W końcu powóz zatrzymał się w małym miasteczku portowym o nazwie SOPETIA. Sopetia była tętniącym życiem miastem portowym położonym na wybrzeżu, znanym z żywej atmosfery i zróżnicowanej populacji, która przyciągała turystów z całego świata. Pomimo stosunkowo niewielkich rozmiarów miasto prosperowało i miało wiele do zaoferowania, od pięknych plaż po bogate targowiska i ulicznych sprzedawców.
Lichwiarz wyciągnął Tomasza z celi i poprowadził go w kierunku czekającego statku. Statek nie przypominał żadnego, jaki Tomasz kiedykolwiek widział. Był duży i imponujący, z białymi żaglami i czarną flagą powiewającą na wietrze. Załogę stanowili szorstko wyglądający mężczyźni, z brodami, tatuażami i bliznami widniejącymi na ich twarzach. Wygląda na to, że Krystian robił też interesy z podejrzanymi ludźmi, co mogło się dla niego źle skończyć.

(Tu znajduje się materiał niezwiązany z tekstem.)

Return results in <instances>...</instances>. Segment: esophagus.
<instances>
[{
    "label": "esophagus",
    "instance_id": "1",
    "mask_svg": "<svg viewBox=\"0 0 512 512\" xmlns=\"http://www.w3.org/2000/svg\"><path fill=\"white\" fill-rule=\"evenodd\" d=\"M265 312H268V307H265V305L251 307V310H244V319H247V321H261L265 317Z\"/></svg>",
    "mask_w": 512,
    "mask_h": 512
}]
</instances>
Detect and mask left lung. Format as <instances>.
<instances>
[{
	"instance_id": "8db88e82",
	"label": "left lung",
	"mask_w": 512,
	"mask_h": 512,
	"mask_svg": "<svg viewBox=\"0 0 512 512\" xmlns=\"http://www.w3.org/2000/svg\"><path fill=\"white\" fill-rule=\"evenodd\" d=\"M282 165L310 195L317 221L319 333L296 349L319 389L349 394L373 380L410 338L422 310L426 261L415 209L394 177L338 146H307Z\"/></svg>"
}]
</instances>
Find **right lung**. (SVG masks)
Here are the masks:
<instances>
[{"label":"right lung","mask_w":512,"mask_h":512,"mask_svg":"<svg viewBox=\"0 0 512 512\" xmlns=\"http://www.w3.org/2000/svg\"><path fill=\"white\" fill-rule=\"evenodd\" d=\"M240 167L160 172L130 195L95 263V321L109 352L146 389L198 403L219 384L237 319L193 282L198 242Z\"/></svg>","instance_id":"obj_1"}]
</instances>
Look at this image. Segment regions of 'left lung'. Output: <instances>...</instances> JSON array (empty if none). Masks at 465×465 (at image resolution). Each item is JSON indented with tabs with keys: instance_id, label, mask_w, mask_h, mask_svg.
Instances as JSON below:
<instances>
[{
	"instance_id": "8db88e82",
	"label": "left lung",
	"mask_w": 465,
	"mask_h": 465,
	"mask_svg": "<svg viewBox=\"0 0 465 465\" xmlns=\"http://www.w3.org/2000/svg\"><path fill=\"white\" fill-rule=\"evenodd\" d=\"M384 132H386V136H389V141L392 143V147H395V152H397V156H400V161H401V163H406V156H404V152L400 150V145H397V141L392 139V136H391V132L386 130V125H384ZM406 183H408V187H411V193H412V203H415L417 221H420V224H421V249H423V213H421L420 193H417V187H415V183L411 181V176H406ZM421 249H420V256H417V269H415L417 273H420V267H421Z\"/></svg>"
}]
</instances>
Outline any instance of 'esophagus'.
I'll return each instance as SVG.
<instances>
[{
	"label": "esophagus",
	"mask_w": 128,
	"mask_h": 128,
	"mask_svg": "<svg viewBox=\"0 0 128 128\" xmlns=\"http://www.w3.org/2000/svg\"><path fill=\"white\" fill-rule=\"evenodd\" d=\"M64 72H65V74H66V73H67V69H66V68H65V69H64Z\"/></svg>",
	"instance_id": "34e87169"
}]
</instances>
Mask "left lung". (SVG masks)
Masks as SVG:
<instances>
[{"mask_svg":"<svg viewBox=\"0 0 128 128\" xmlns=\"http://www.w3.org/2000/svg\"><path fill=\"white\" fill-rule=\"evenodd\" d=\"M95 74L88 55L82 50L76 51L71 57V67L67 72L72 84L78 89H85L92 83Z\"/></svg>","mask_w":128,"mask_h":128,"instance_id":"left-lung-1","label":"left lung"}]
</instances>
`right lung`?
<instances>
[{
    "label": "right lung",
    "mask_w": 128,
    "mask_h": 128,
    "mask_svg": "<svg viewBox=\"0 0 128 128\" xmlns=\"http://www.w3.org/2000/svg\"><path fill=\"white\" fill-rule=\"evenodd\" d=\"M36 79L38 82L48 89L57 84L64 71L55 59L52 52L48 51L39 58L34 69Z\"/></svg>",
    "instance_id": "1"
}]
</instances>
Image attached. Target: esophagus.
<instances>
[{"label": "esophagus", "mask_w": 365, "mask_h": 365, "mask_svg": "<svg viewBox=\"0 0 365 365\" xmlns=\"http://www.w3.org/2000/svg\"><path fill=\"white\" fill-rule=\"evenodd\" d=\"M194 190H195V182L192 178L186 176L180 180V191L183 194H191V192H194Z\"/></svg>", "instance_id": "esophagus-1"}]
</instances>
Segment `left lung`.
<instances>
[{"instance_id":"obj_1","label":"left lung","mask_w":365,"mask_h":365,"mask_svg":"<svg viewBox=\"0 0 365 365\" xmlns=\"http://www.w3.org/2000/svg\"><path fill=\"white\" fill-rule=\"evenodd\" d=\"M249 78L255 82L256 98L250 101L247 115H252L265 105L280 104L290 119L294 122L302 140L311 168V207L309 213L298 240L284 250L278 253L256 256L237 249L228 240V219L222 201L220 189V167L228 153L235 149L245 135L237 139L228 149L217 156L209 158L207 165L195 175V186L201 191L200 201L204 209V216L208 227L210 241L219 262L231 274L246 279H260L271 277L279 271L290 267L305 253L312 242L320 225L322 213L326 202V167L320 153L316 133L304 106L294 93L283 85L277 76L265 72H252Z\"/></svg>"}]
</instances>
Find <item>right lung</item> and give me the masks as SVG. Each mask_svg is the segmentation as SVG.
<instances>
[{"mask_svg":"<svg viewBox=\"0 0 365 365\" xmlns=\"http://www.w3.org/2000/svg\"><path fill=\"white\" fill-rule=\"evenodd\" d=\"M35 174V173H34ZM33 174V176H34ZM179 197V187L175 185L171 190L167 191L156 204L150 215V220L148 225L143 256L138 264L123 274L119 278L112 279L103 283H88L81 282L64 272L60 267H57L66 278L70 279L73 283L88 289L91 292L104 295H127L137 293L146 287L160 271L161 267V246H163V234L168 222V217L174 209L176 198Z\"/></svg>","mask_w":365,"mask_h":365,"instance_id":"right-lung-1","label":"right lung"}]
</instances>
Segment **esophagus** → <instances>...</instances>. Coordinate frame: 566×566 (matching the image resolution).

LICHWIARZ PRZEKAZAŁ TOMASZA KAPITANOWI STATKU, niebezpiecznie wyglądającemu mężczyźnie w średnim wieku. Kapitan patrzył z pogardą na Tomasza, oceniając go jak kawałek mięsa.
_“No, no, no”_ Powiedział kapitan _“Co my tu mamy?”_
_“Całkiem niezły dodatek do twojej załogi”_ Powiedział lichwiarz, licząc monety w małej torebce, którą trzymał w drugiej ręce.